The Cincinnati Enquirer

        LOUISVILLE — Lawyers fighting Kentucky's 24-hour abortion waiting period hope a recent federal ruling about a similar law won't hurt their case.

        The American Civil Liberties Union of Kentucky is challenging the law that would require women seeking abortions to wait 24 hours and be given information about the procedure both orally and in writing. The organization says the law, which is on hold pending the outcome of the litigation, is unconstitutional because it puts an undue burden on the women.

        That claim has been rejected by several courts in other cases, most recently by the 7th Circuit U.S. Court of Appeals, which ruled last month that a similar Wisconsin law did not violate the constitution.
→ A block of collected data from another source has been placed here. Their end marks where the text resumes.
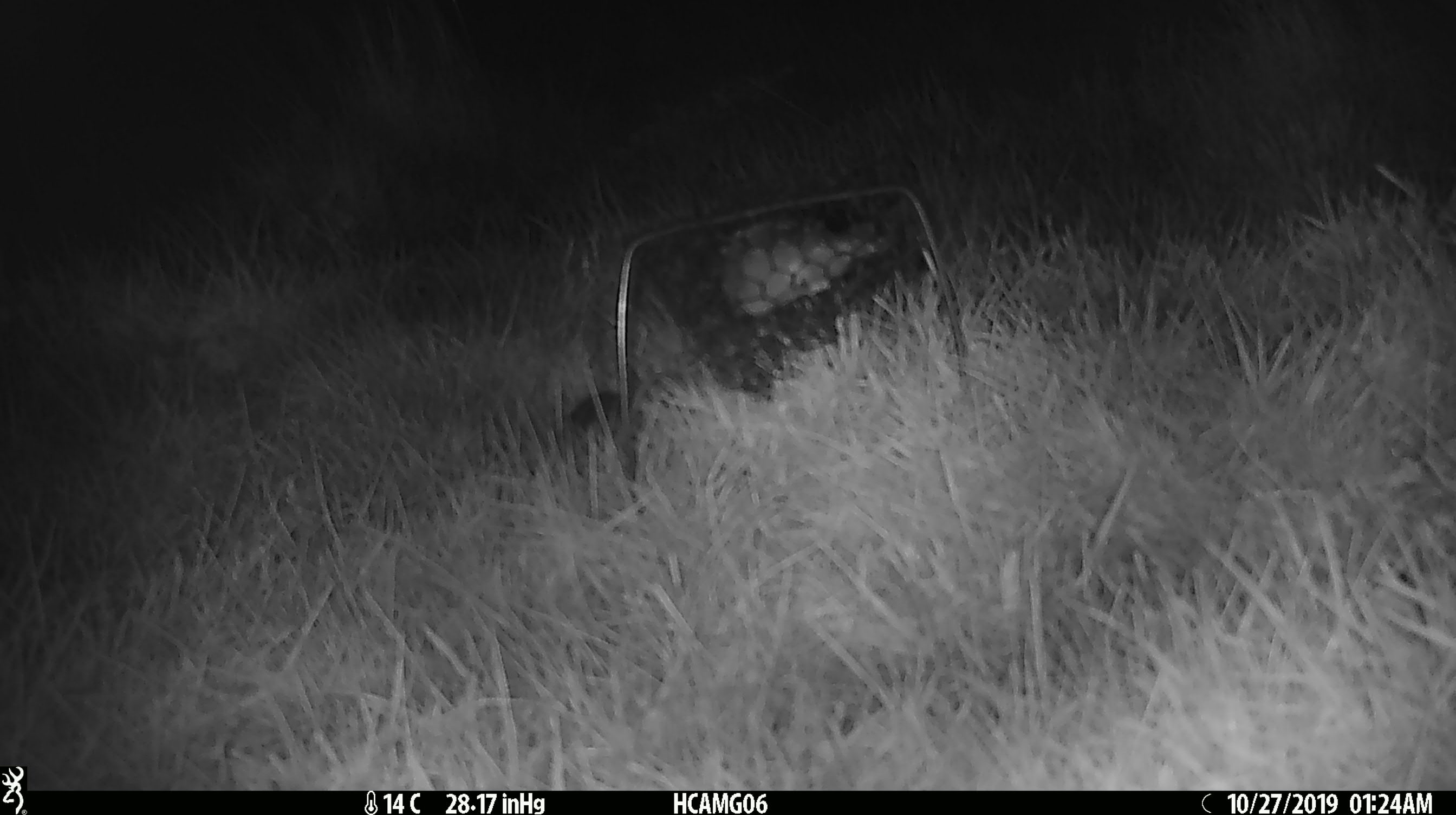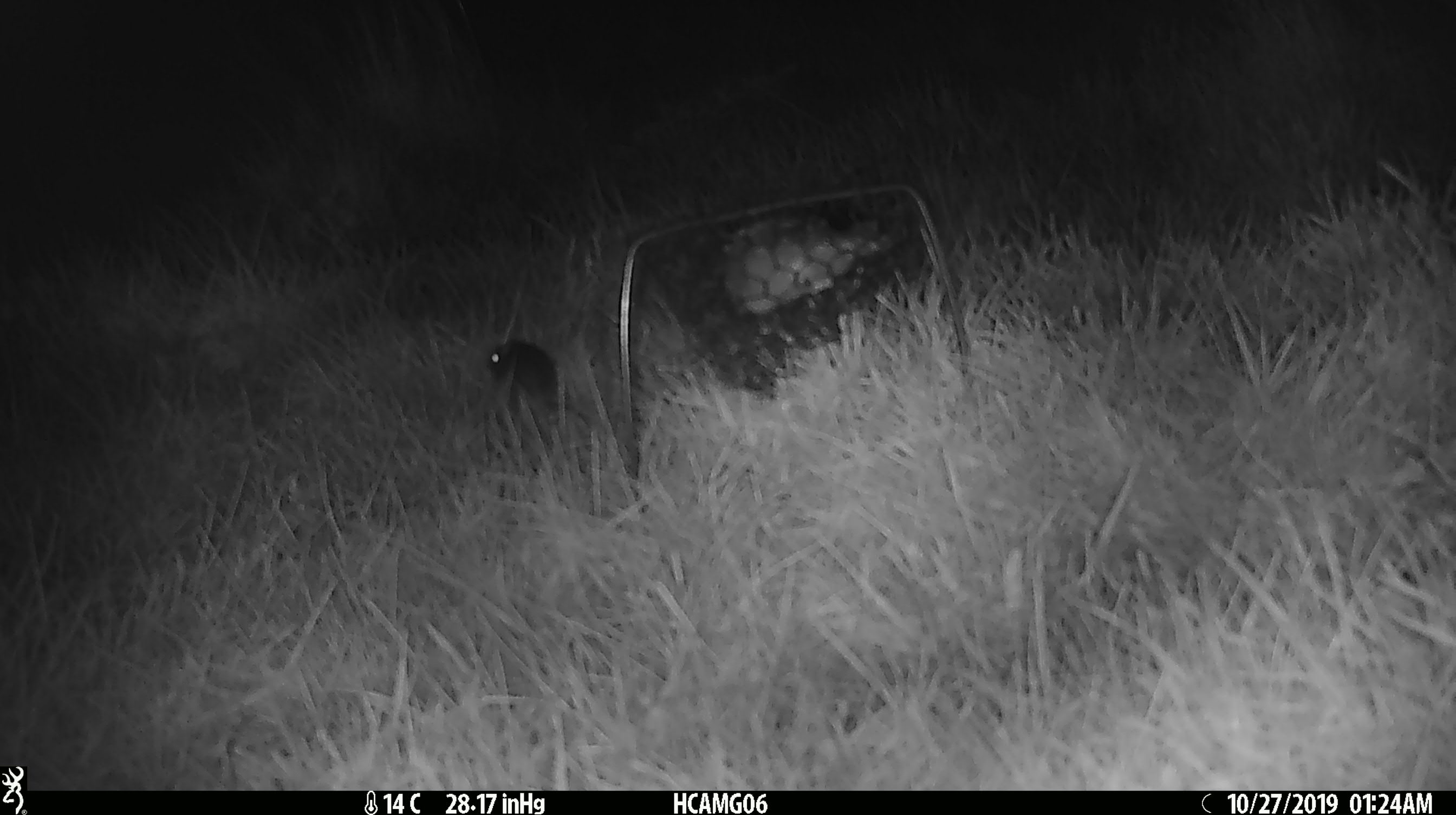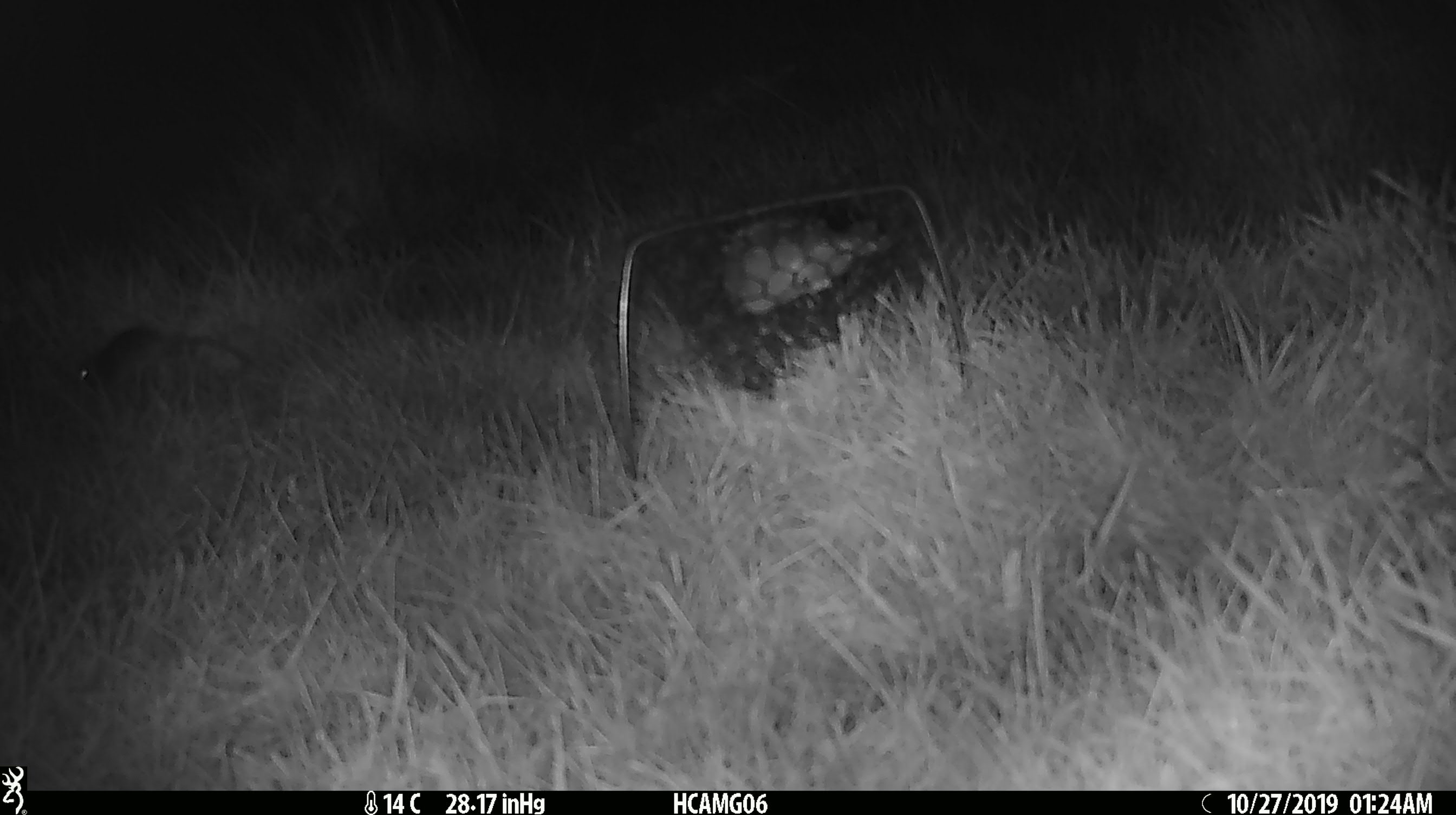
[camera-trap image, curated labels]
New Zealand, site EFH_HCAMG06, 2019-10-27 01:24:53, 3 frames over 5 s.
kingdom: Animalia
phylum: Chordata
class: Mammalia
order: Rodentia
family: Muridae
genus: Mus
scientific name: Mus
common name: mouse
        State Sen. Katie Stine, R-Fort Thomas, introduced the Kentucky legislation, saying she considered it empowering for women because it gives them more information. It also requires women to be given pictures depicting fetal development. Gov. Paul Patton vetoed the legislation, but lawmakers easily overrode the veto.

        Because of the legal challenges, the law has never taken effect. That lays out a more difficult challenge for the ACLU lawyers. They are unable to argue that the law is unconstitutional as it has been applied, and leaves them to argue only that it is unconstitutional purely on its face.

        “We're just hoping we can differentiate Kentucky's situation from the others,” said Laura Morris, an attorney working against the law.

        Lawyers do not yet know exactly what they're going to be able to argue, she said, but among the factors that make Kentucky different are the number of abortion providers. There are fewer in the commonwealth than in some of the other states, so it's already more difficult for a woman to get an abortion, she said.

        Doctors who would be required to give the women information also argue that their rights would be violated if they are forced to give out information with which they disagree.

        Northern Kentucky attorneys Rick Meyer and Mark Guilfoyle were hired in February to defend the law for the state after Attorney General Ben Chandler chose not to handle the case. His lawyers were busy on other cases, he said. Mr. Guilfoyle and Mr. Meyer work for Deters, Benzinger and LaVelle, the Crestview Hills law firm that also represents the Diocese of Covington.

        Folks on their side of the issue were elated by the Wisconsin decision.

        Margie Montgomery, director of Kentucky Right to Life, called the latest ruling great news and said it can only bode well for opponents of the commonwealth's law.

        A trial date has not been set.